Resources / what to focus on for study
Written OSP (OSP 1)
- Main resource type
- UK pathology “datasets” (described as the exam’s “bible” in practice).
- Guidelines from major societies (iconic/guideline papers suggested).
- How much reading
- Preparation can be done using:
- guideline/summary papers (sometimes ~2–3 pages)
- about 12–15 pages total to cover the whole part (his estimate)
- Preparation can be done using:
- What to prioritize
- “Big” commonly tested cancers and their markers:
- melanoma (and related molecular markers like BRAF)
- breast (HER2/ERBB2)
- colorectal (mismatch repair)
- lung markers
- kidney/miscellaneous noted broadly
- He explicitly downplays the need for exhaustive rare-entity learning.
- “Big” commonly tested cancers and their markers:
Management OSP (OSP 2)
- He says there aren’t the same direct “sources” as for molecular topics.
- Instead, prepare by learning:
- errors in pathology
- how incident reporting works
- GMC approach
- UK hierarchy and MDT/communication norms
- patient safety-first reasoning
Additional exam tips mentioned (non-exhaustive, but major themes)
Long case / macro / cytology / frozen section (high-level guidance)
- Long cases
- Renal + lymphoid appear frequently; liver may appear with patterns described as part of how the exam rotates.
- “CPC correlation” must be included, or you lose marks.
- Frozen section
- Framed as “black/white/uncertain” triage:
- clearly benign
- benign vs malignant uncertain (“cannot decide” / defer appropriately)
- clearly malignant
- Key is safe handling, including lab precautions (especially with infectious/granulomatous scenarios).
- Framed as “black/white/uncertain” triage:
- Cytology
- Emphasis on:
- seeing many cytology cases (suggested scale: ~3000)
- relying on available classifications/guidelines (Paris/Milan mentioned)
- Emphasis on:
- General exam behavior
- Don’t revise aggressively in the last 1–2 days—he warns it can cause mental blocks and “half-knowledge” errors.
- On exam day:
- calibrate eyes on slides (especially cytology)
- practice speed/structure for IHC reporting tables.
Speakers / sources featured
- Speaker: Dr Ahmed Ali (consultant pathologist in the United Kingdom; works in Essex; also describes training candidates/contracting sessions).
- Institutions / frameworks referenced:
- GMC (General Medical Council) “Good medical practice”
- Royal College of Pathologists (datasets, errors/incidents resources)

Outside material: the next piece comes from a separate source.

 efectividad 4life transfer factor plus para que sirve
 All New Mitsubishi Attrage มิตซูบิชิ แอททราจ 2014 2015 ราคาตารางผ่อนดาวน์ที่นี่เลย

- Society guidelines / “ICONIC papers” (general reference to society-published molecular guidance)
- Classifications / guideline systems mentioned:
- Paris classification (cytology)
- Milan classification (cytology)
- Specific guideline/dataset examples mentioned in passing:
- Pathology “datasets” for cancers such as breast, colorectal, melanoma, kidney, adrenal, etc. (referred to repeatedly as the main exam basis; not named as a single document title in the transcript).